-- START DATA FOR THIS TASK --

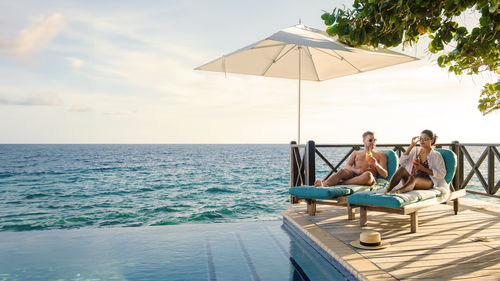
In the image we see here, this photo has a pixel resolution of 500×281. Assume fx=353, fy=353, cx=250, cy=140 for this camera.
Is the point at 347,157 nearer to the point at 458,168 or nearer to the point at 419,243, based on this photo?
the point at 419,243

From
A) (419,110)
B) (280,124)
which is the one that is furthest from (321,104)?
(419,110)

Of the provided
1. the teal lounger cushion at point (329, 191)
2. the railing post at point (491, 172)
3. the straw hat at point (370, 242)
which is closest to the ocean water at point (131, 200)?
the railing post at point (491, 172)

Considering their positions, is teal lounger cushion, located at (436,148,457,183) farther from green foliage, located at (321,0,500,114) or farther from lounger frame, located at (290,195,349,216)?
green foliage, located at (321,0,500,114)

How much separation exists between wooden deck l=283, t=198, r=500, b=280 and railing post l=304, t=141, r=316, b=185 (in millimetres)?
552

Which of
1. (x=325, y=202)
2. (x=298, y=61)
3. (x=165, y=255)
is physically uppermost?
(x=298, y=61)

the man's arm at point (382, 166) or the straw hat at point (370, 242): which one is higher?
the man's arm at point (382, 166)

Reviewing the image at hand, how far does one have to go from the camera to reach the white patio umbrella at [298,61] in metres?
5.29

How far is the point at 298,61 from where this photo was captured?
6.59m

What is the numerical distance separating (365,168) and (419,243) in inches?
74.2

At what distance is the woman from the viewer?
4.40m

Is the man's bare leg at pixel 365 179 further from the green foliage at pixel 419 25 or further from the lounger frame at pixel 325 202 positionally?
Result: the green foliage at pixel 419 25

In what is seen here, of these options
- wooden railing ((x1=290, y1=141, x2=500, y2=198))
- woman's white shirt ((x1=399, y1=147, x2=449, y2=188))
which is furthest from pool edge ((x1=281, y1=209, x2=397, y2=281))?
woman's white shirt ((x1=399, y1=147, x2=449, y2=188))

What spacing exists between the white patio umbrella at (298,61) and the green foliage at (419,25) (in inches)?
68.2

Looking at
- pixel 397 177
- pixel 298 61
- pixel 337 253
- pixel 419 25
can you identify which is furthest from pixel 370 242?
pixel 298 61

-- END DATA FOR THIS TASK --

Starting with the line that contains "At what distance" and going on through the end of the data above, rewrite those lines as a numbered list, leaving out any blank lines.

1. At what distance is the woman from the viewer?
2. 4.40m
3. Is the man's bare leg at pixel 365 179 further from the green foliage at pixel 419 25 or further from the lounger frame at pixel 325 202 positionally?
4. Result: the green foliage at pixel 419 25
5. In what is seen here, of these options
6. - wooden railing ((x1=290, y1=141, x2=500, y2=198))
7. - woman's white shirt ((x1=399, y1=147, x2=449, y2=188))
8. which is furthest from pool edge ((x1=281, y1=209, x2=397, y2=281))?
9. woman's white shirt ((x1=399, y1=147, x2=449, y2=188))
10. What spacing exists between the white patio umbrella at (298,61) and the green foliage at (419,25) (in inches)?
11. 68.2
12. Looking at
13. - pixel 397 177
14. - pixel 298 61
15. - pixel 337 253
16. - pixel 419 25
17. can you identify which is furthest from pixel 370 242?
18. pixel 298 61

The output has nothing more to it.